◆ Excerpt ◆
####################

Common Cents maintain its BUY opinion on this position and establishes a price target of $160, assuming a PE ratio of 17.5 is conservative given the great culture, long-term track record, potential for major breakthroughs in growth, and ability to return cash to shareholders if growth slows.  The assumed PE is below the current near-18-PE of the S&P, as I see the potential for a "correction" (sell-off) of the overall market after its extended duration of growth.  In addition, the lower assumed PE of AAPL is warranted given the polarizing nature of this position with investors.
Going forward, I hope to sell part of Common Cents's position when the share price exceeds $140 to reduce the position to the target allocation.

Friday, May 8, 2015

Clean Energy Fuels Corporation (CLNE)

Clean Energy Fuels Corporation (CLNE) is an innovative company that intends to replace gasoline and diesel vehicle fuel with natural gas (natgas).  Natgas is reported as a cleaner and less expensive fuel option than the current widely adopted vehicle fuels.

CLNE is highly speculative.  It currently does not earn a profit and is attempting to transform an entire fuel market single-handedly.  In order to do so, CLNE has made big bets on the adoption of natgas fuel for trucking fleets by constructing a nationwide network of fueling centers.  However, the slow switch to natgas by long-haul trucking fleets has made this initiative highly unprofitable, so far.

It's not all bad news though.  CLNE has an established presence in air port transit (i.e. taxis and shuttles), refuse (i.e. trash trucks), and public transportation (i.e. busses).  In addition, CLNE recently partnered with NG Advantage to supply industrial and medical facilities, among others, with on-site natgas trailers for use in power generation.  The on-site natgas trailers replace fuel oil, which is more expensive, without the need to construct a physical pipeline to the facilities.

All-in-all, the established markets, slowly progressing markets, and new initiatives have brought CLNE closer to profitability.  CLNE has an established presence in this industry; however, it is not unforeseeable that a large oil & gas company can enter the market and disrupt CLNE's plans.  It is also not unforeseeable that a large oil & gas company can enter the market and quickly "catch up" by purchasing CLNE.

####################

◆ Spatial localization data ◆
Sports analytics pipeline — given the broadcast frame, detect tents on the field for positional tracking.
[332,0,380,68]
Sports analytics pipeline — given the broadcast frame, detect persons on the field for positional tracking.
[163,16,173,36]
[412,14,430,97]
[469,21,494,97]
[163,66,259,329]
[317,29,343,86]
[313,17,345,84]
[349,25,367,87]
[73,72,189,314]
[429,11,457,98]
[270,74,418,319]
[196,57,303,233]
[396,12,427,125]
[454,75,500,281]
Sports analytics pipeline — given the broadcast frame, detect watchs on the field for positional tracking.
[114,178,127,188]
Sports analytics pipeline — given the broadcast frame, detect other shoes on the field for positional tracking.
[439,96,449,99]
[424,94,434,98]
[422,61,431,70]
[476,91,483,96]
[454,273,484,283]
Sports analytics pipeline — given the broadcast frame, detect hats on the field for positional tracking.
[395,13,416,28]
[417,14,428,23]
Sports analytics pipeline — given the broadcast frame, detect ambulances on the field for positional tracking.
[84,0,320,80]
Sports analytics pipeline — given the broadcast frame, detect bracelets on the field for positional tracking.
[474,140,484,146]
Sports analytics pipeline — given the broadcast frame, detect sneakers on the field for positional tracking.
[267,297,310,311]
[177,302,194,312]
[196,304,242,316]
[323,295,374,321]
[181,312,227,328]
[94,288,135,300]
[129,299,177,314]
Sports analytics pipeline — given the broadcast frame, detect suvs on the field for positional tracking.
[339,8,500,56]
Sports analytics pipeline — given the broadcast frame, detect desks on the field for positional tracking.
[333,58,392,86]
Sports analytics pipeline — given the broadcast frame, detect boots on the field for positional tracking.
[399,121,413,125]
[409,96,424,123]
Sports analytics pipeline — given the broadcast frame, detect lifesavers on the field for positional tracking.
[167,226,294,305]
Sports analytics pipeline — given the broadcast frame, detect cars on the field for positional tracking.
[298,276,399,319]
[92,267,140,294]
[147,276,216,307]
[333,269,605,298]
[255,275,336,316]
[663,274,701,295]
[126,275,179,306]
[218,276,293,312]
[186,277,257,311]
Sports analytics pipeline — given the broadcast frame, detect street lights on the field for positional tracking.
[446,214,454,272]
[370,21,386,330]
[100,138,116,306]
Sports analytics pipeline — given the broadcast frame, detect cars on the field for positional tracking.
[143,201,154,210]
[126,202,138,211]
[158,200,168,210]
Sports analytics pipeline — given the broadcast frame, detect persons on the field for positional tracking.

####################

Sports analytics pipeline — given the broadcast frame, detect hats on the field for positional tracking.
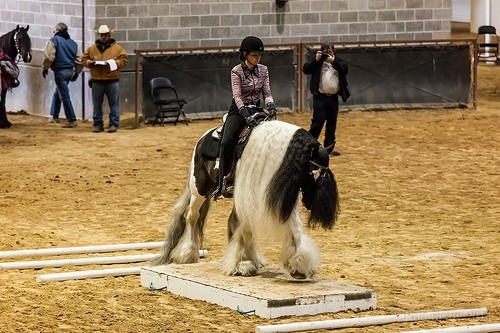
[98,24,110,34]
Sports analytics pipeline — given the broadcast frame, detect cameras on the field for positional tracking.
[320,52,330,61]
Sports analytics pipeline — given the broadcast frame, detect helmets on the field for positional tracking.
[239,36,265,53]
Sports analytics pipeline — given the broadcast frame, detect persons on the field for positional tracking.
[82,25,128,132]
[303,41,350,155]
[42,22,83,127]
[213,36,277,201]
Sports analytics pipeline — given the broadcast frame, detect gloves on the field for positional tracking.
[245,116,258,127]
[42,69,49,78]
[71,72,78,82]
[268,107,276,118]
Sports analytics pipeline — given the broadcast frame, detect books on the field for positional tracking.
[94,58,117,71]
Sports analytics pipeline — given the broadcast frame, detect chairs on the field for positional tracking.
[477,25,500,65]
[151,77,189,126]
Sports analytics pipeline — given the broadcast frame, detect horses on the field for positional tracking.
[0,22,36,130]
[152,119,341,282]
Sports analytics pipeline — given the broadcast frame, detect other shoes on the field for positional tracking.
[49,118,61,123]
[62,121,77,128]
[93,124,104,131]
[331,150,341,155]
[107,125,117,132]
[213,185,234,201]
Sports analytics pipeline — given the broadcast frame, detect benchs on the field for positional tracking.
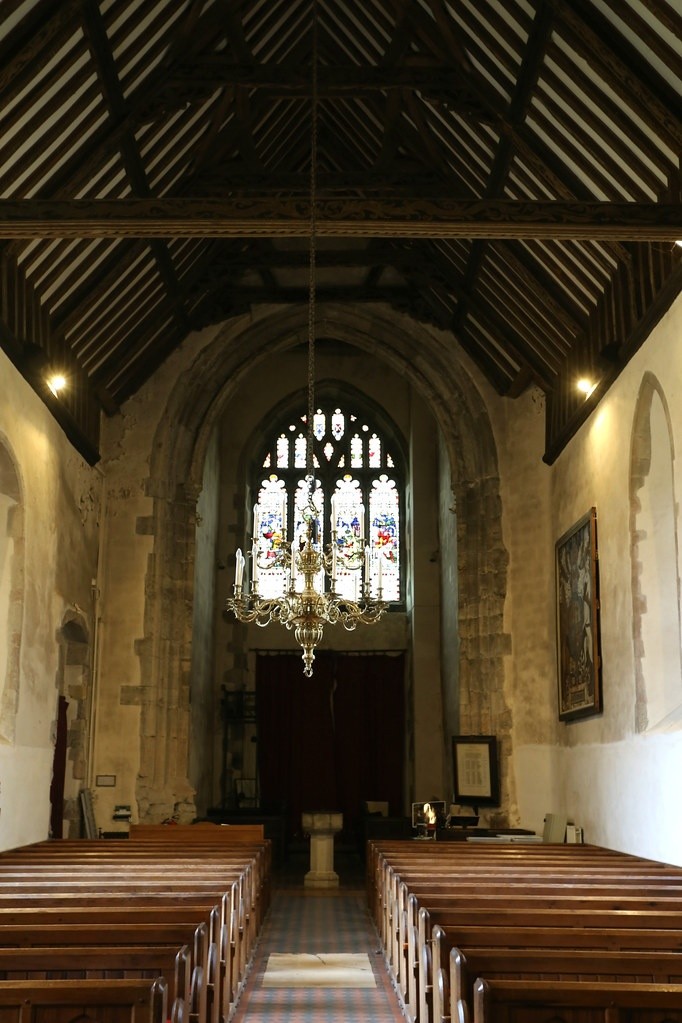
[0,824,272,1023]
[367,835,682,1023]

####################

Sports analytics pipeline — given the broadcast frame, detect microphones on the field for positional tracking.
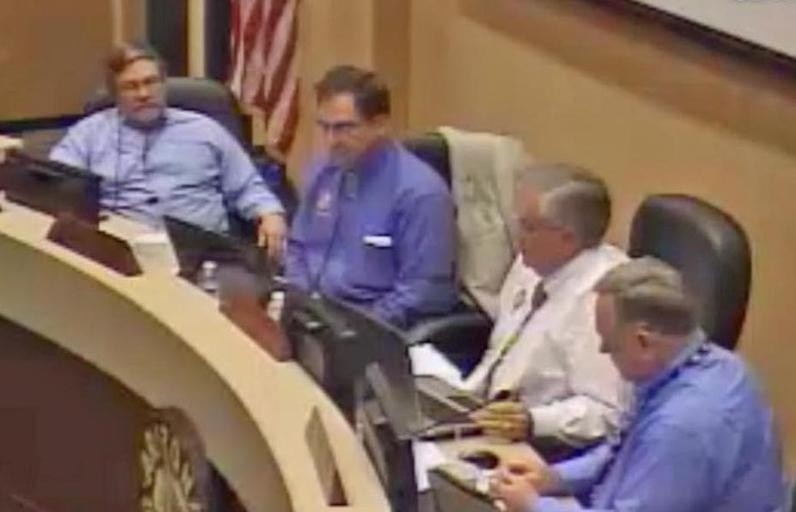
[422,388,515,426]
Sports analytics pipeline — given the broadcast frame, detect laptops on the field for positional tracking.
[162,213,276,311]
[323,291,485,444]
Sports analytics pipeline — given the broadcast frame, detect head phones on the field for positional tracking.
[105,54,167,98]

####################

◆ Task set ◆
• a. In the stock commentary, which company did CLNE recently partner with to supply on-site natgas trailers?
• b. Rewrite the paragraph of the stock commentary that begins "It's not all bad news though" as a short bulleted list that keeps its main facts.
• c. Carry on the stock commentary from its final sentence.
The listing is not needed for any of this.

◆ Answers to the exercises ◆
• a. NG Advantage

• b.
- CLNE has an established presence in airport transit (taxis and shuttles), refuse (trash trucks) and public transportation (buses).
- CLNE recently partnered with NG Advantage to supply industrial, medical and other facilities with on-site natgas trailers for power generation.
- These trailers replace more expensive fuel oil and require no physical pipeline to the facilities.

• c.
CLNE is speculative in the fact that it does not produce a profit.  Therefore, traditional valuation using PE and PEG ratios are not helpful.  Valuation by overall market capitalization is not overly useful, as CLNE is pretty much a one-man wolf pack in this industry.  I invest in CLNE knowing that it is a high-risk stock, but I believe strongly that cheaper and cleaner fuel is in-line with long-term trends in business and society.

What to watch for: Press releases of major deals, updates on CLNE's path to profitability, and oil prices.  CLNE issues periodic press releases summarizing the major fueling/construction deals they sign and how accretive the deals are estimated to be in terms of gallons sold.  These releases have a major short-term influence on the stock price.  Profitability is the major issue on investors' minds, so it is important to keep track of CLNE's progress through the quarterly earnings reports.  CLNE's stock price has had a high correlation to oil prices in the second half of 2014 and first half of 2015.  The spread between natgas and gasoline/diesel typically decreases when oil prices decline; however, this metric is not overly important for the long-term path to profitability of CLNE.

Common Cents Take: This stock is risky, volatile, and difficult to form strong conviction in.  However, the benefits of natgas as a fuel are in-line with long-term influences in business and society.  Therefore, the risk of owning CLNE is justified by the long-term prospects.